• Ilustríssima

    Monday, 20-May-2024 16:31:05 -03

    crítica

    Dramas pendentes e hipnóticos de Calder fazem exposição feliz

    JACKIE WULLSCHLAGER
    DO "FINANCIAL TIMES"

    24/11/2015 16h43

    No Reino Unido, não deve haver exposição mais feliz do que "Alexander Calder: Performing Sculpture", na galeria Tate Modern. Os dramas pendentes e hipnóticos do artista, feitos de metal recortado e arames retorcidos, voam e mergulham, flutuam e deslumbram, com uma alegria e leveza de espírito magnificamente compactadas em formas simples e cores primárias.

    A galeria central, a um só tempo energética e contemplativa, abriga mais de uma dúzia de voos de movimento imprevisível, desprovido de peso. Uma cascata de discos brancos, "Snow Flurry", foi inspirada por uma tempestade de neve. Os círculos vermelhos, dourados e pretos que giram em "Gamma" evocam corpos celestiais. "Bleriot" é um avião rudimentar que flutua na brisa. Folhas de metal pintadas de negro pendem de galhos de arame por sobre o observador, em "Vertical Foliage" e "Antennae with Red and Blue Dots".

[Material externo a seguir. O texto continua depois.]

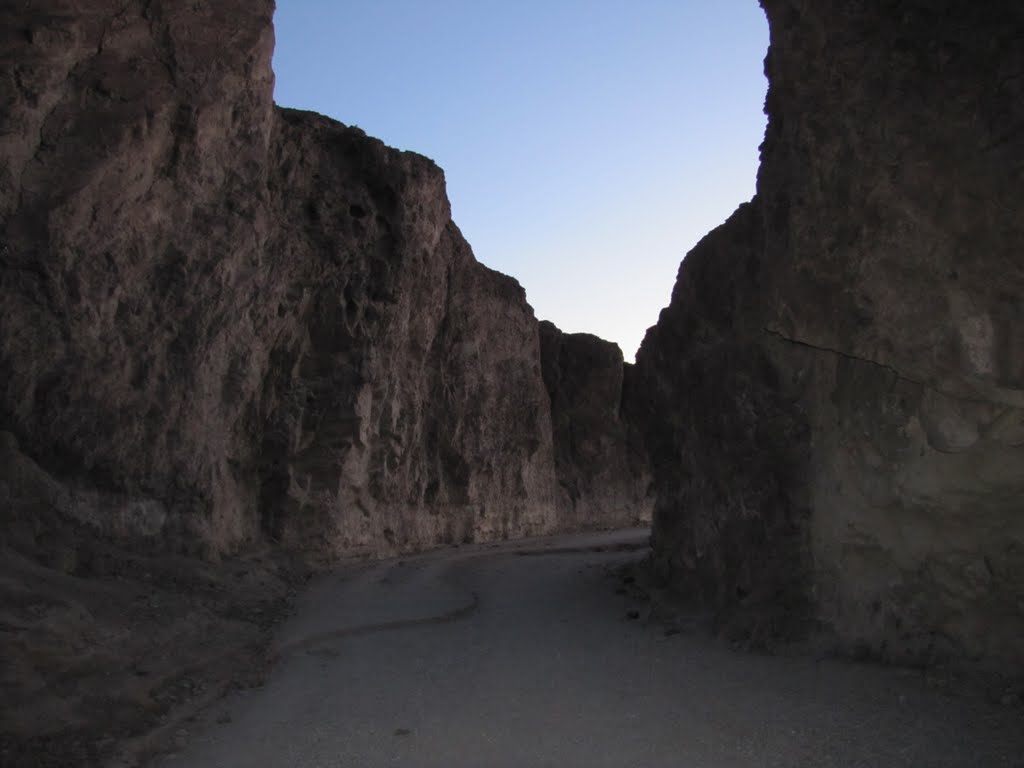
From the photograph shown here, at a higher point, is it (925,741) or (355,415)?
(355,415)

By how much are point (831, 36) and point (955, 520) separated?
3862 millimetres

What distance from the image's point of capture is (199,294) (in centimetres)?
1155

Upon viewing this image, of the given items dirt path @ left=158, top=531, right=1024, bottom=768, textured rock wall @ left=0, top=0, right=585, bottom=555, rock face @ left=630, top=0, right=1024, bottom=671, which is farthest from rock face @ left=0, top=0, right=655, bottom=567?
rock face @ left=630, top=0, right=1024, bottom=671

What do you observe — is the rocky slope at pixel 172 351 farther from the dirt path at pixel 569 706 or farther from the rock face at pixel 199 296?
the dirt path at pixel 569 706

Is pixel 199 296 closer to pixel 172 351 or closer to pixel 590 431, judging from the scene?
pixel 172 351

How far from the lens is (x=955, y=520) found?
6145 millimetres

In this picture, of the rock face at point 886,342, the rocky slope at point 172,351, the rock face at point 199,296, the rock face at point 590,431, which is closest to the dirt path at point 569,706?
the rock face at point 886,342

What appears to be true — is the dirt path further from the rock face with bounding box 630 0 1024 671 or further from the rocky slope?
the rocky slope

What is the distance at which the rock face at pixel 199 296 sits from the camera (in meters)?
9.41

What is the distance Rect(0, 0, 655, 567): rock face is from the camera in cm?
941

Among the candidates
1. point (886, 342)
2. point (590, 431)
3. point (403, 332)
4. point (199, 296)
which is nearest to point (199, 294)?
point (199, 296)

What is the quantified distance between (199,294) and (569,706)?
25.5 feet

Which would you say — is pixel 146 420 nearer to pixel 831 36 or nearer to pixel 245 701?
pixel 245 701

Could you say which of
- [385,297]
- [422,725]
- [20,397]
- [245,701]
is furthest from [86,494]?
[385,297]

    "A arte de Calder é a sublimação de uma árvore ao vento", disse Marcel Duchamp, que também cunhou o termo "móbile" para descrever as formas suspensas movidas pelos fluxos de ar com as quais o artista norte-americano revolucionou a escultura do final dos anos 30 ao final dos anos 60.

    Diretas e fortes mas também delicadas e etéreas, as invenções de Carter são as mais imediatamente acessíveis de todo o modernismo. Não conheço qualquer pessoa que não goste delas. Sua complexidade técnica - um elegante sistema de pesos e contrapesos - é mascarada por uma expressividade direta que delicia e surpreende. Um bonde é decomposto lentamente em uma sequência de formas biomórficas em "Streetcar". Esferas se movimentam como planetas ao longo de cabos curvos em "A Universe", visão abstrata do cosmos que reteve a atenção de Albert Einstein por todos os 40 minutos de seu ciclo de movimento, quando a peça foi exibida no Museu de Arte Moderna de Nova York pela primeira vez, em 1943.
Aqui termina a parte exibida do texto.